Was awake at 4am and grabbed to cat for a cuddle in bed. Cat fell asleep cuddled up. Cat suddenly wakes up some time later, and leaps into the air off the bed. Lucky I only got a small scratch.

[–] Eagle 7 points 6 months ago (1 children)

My spicy cat came in for snuggles at 4am too. Very unusual behaviour from her. She ended up with her front paw on my mouth, but I couldn't move because snuggles!

[–] RustyRaven 7 points 6 months ago

Miss Meow has been coming in for cuddles a lot more now that the weather is cooling down. I sleep on my side so she usually curls up on top of me. She's pretty good at moving off if I roll over and then climbing back on again, but if I move too much she either curls up at the end of the bed or leaves the room entirely. If she is still there in the morning she is generally displaced by Mr Woof's enthusiastic jumping when he decides it is time to get up.

[–] just_kitten 6 points 6 months ago (1 children)

Really great week so far at work. Falling quite behind on personal/life admin because I usually have no brain for it when I get home and I'm just fully switched on at work.

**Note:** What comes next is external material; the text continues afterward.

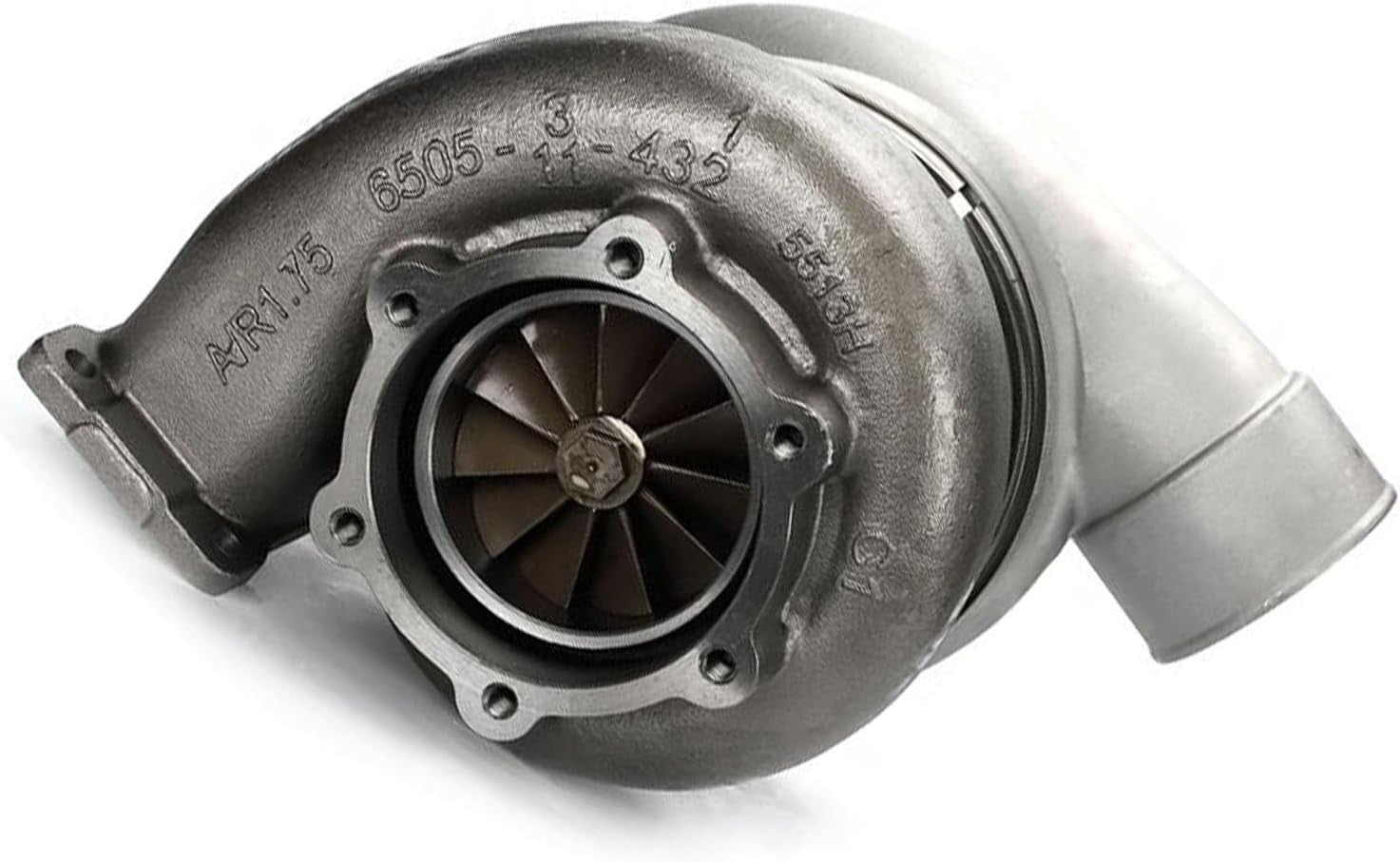 Komatsu KTR110M Excavator PC600-8 Turbo 6505-71-5040 New Replacement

This weekend I better not fall sick or have some other shit suddenly happen... I do need to smash through a lot of stuff.

I am glad that I feel engaged enough at work that I neither feel like I'm drowning, nor bored enough to be on my phone - it's been really great having hours away from my phone and actually concentrating on something else (and getting paid for it), even though it's behind a screen.